TEXTE À LIRE.
"""

Et c’est vrai que tout ça se produit un peu, un peu plus que prévu, un peu moins que redouté. Les garçons se disputent mais pas plus que d’habitude; ils ont beaucoup trop d’énergie, sautent et courent partout sans pourtant rien casser; ils font des efforts pour manger proprement et y échouent le plus souvent mais au moins essaient.
En réalité, l’enfant qui est le plus difficile durant ce séjour, c’est ma nièce, la petite calme, celle qui dessine tranquillement, celle qui demande toujours avec beaucoup de politesse si elle doit enlever ses chaussures, celle qui a, du haut de ses trois ans, une connaissance encyclopédique des oiseaux.
Parce que mes enfants sont habitués à se disputer, à devoir partager l’attention des adultes, à s’occuper seuls à force d’entendre des “attends, attends”, à ne pas être écoutés, à se débrouiller avec des parents faillibles, énervés, débordés, à se battre pour avoir de la place.

"""

EXTRAIT DES DONNÉES.
"""

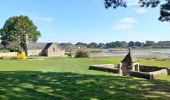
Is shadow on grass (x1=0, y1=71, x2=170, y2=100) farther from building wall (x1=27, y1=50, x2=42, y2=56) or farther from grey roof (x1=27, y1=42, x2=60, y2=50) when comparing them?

"""

CONSIGNES À SUIVRE.
(1) Résumez en deux phrases le texte sur le séjour avec les enfants.
(2) Poursuivez le texte sur le séjour avec les enfants à partir de sa dernière phrase.

RÉPONSES RÉDIGÉES.
(1) Pendant le séjour, les garçons se disputent, débordent d'énergie et mangent salement à peu près comme prévu, sans rien casser et en faisant des efforts. C'est pourtant la nièce de trois ans, une enfant calme et polie qui connaît très bien les oiseaux, qui se montre la plus difficile, parce que les enfants de la personne qui raconte sont habitués à se disputer, à partager l'attention des adultes et à se débrouiller seuls.

(2)
Alors que la petite L. est une première, vivant dans un monde capitonné. Elle souffre de devoir partager son espace, de devoir partir à gauche durant sa balade préférée alors qu’elle part toujours à droite, de parler et que personne ne puisse s’arrêter pour l’écouter parce qu’il faut suivre le rythme de mes gamins qui sont déjà loin devant, de devoir sortir parce que ses cousins ont besoin de se dépenser alors qu’elle voudrait rentrer écouter des comptines et que, avec ses cousins et le bruit qu’ils font, elle ne risque pas de les entendre, ses comptines.
6h. Gros caprice parce que son père est parti se doucher.
10h. Caprice monumental parce que son cousin ne l’a pas laissé monter en premier à l’escalier du belvédère de sa balade préférée de bord de mer.
12h30. Pleurs incontrôlables parce qu’on a mis de la crème dans ses pâtes.
15h. Caprice parce que Dernier veut dessiner avec elle sur son livre.
17h. Coups de pieds et de poings par terre parce qu’elle n’aime pas qu’on pousse la balançoire comme ça et qu’elle ne veut pas laisser ses cousins se mettre debout puisque c’est interdit et dangereux.
18h30. Pleurs parce qu’elle ne veut pas qu’on chante cette chanson qu’elle chante d’habitude toute seule.
19h30. Dernière crise dans la chambre, au moment du coucher, puisqu’on n'a pas pris son livre préféré.
Dans la cuisine, le soir, mon beau-frère, qui a épuisé toute sa patience à trouver des solutions pacifiques à cette gamine qu’il reconnaît à peine, s’ouvre avec douleur: que sa fille n’arrête pas de faire des caprices, est insupportable, inflexible, alors que les miens ne font pas de caprice, qu’ils sont plus dociles, plus faciles.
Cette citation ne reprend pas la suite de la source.